Supplied text:
Developer Guide and Reference

Contents

Code Coverage Tool

The code coverage tool provides software developers with a view of how much application code is exercised when a specific workload is applied to the application. To determine which code is used, the code coverage tool uses Profile-guided Optimization (PGO) options and optimizations. The major features of the code coverage tool are listed below:
  • Visually presenting code coverage information for an application with a customizable code coverage coloring scheme
  • Displaying dynamic execution counts of each basic block of the application
  • Providing differential coverage, or comparison, profile data for two runs of an application
The information about using the code coverage tool is separated into the following sections:
The tool analyzes static profile information generated by the compiler, as well as dynamic profile information generated by running an instrumented form of the application binaries on the workload. The tool can generate an HTML-formatted report and export data in both text-, and XML-formatted files. The reports can be further customized to show color-coded, annotated, source-code listings that distinguish between used and unused code.
The code coverage tool is available on all supported Intel architectures on Linux*, Windows*, and
macOS*
operating systems.
You can use the tool in a number of ways to improve development efficiency, reduce defects, and increase application performance:
  • During the project testing phase, the tool can measure the overall quality of testing by showing how much code is actually tested.
  • When applied to the profile of a performance workload, the code coverage tool can reveal how well the workload exercises the critical code in an application. High coverage of performance-critical modules is essential to taking full advantage of the Profile-Guided Optimizations that Intel Compilers offer.

Actions to take:
**1)** Transcribe the code coverage page between "You can use" and "is actually tested.", inclusive.
**2)** Which operating systems does the code coverage page say the tool is available on? List every one.
**3)** Take the code coverage page further, starting after its last sentence.
The items that come after this point play no part in the work.

Dataset entries:
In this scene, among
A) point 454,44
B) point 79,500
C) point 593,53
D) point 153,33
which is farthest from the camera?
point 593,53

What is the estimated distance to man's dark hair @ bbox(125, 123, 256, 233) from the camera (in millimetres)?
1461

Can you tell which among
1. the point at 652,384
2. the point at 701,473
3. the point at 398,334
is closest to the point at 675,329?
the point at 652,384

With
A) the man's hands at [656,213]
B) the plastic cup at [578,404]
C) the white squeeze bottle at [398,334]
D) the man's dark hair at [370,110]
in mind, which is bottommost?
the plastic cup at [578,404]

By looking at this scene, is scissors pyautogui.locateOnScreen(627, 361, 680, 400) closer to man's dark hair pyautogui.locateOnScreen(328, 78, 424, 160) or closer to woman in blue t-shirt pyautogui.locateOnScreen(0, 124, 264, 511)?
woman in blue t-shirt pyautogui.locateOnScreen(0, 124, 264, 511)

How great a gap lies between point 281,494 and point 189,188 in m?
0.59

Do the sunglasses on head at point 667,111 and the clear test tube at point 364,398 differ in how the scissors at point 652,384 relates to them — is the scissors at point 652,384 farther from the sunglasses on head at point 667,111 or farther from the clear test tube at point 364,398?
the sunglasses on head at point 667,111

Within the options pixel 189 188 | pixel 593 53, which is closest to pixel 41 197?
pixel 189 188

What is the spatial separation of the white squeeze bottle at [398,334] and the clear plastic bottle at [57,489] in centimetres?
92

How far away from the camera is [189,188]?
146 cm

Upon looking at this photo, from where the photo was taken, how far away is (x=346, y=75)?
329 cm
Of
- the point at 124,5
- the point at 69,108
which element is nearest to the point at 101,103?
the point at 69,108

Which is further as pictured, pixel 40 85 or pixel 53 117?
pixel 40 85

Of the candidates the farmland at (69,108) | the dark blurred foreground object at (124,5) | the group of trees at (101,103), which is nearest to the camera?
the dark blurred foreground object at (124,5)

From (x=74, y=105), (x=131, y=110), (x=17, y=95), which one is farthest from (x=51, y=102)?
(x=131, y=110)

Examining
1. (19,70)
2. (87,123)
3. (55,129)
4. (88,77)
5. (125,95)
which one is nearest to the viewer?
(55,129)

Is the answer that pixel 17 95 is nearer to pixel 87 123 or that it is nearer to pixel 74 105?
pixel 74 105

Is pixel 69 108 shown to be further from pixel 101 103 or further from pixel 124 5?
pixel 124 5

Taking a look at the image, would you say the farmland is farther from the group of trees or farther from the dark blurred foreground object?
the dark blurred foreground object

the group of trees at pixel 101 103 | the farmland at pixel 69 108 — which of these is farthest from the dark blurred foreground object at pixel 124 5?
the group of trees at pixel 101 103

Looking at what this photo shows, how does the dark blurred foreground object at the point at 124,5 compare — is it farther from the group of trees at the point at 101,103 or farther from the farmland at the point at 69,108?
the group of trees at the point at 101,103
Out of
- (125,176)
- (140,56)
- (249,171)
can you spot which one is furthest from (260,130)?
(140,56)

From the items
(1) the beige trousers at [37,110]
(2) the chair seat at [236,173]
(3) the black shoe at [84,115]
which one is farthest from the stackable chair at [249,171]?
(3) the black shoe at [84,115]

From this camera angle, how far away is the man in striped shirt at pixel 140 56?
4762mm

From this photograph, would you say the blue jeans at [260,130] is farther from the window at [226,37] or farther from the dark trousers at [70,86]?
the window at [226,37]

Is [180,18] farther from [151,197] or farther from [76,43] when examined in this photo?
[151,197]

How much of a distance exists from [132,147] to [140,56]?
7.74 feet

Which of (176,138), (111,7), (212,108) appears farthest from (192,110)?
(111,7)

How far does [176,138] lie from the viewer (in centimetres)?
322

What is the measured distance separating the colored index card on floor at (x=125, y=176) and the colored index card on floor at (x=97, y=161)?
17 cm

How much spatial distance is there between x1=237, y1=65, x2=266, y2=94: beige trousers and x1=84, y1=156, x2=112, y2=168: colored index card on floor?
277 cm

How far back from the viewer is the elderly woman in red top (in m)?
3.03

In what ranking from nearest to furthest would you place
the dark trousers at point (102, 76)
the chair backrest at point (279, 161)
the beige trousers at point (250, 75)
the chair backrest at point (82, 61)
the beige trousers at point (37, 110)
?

The responses:
**1)**
You can use the tool in a number of ways to improve development efficiency, reduce defects, and increase application performance:
  • During the project testing phase, the tool can measure the overall quality of testing by showing how much code is actually tested.

**2)** Linux, Windows, macOS

**3)**
  • The tool provides an option useful for both coverage and performance tuning, enabling developers to display the dynamic execution count for each basic block of the application.
  • The code coverage tool can compare the profile of two different application runs. This feature can help locate portions of the code in an application that are unrevealed during testing but are exercised when the application is used outside the test space, for example, when used by a customer.

Code Coverage Tool Requirements

To run the code coverage tool on an application, you must have following items:
  • The application sources.
  • The .spi file generated by the Intel® compiler when compiling the application for the instrumented binaries using the
    -prof-gen=srcpos
    (Linux and
    macOS*
    ) or
    /Qprof-gen:srcpos
    (Windows) option.
    Use the
    –[Q]prof-gen:srcpos
    option if you intend to use the collected data for code coverage and profile feedback. If you are only interested in using the instrumentation for code coverage, use the
    /Qcov-gen
    option. Using the
    /Qcov-gen
    option saves time and improves performance. This option can be used only on Windows platform for all architectures.
  • A
    pgopti.dpi
    file that contains the results of merging the dynamic profile information (.dyn) files, which is most easily generated by the profmerge tool. This file is also generated implicitly by the Intel® compilers when compiling an application with
    [Q]prof-use
    options with available .dyn and .dpi files.
Using the Tool
The tool uses the following syntax:
Tool Syntax
codecov [-codecov_option]
where
-codecov_option
is one or more optional parameters specifying the tool option passed to the tool. The available tool options are listed in the code coverage tools Options section. If you do not use any additional tool options, the tool will provide the top-level code coverage for the entire application.
In general, you must perform the following steps to use the code coverage tool:
  1. Compile the application using
    -prof-gen=srcpos
    (Linux and
    macOS*
    ) or
    /Qprof-gen:srcpos
    (Windows), and/or
    /Qcov-gen
    (Windows) option.
    This step generates an instrumented executable and a corresponding static profile information (
    pgopti.spi
    ) file when the
    [Q]prof-gen=srcpos
    option is used. When the
    /Qcov-gen
    option is used, minimum instrumentation only for code coverage and generation of .spi file is enabled.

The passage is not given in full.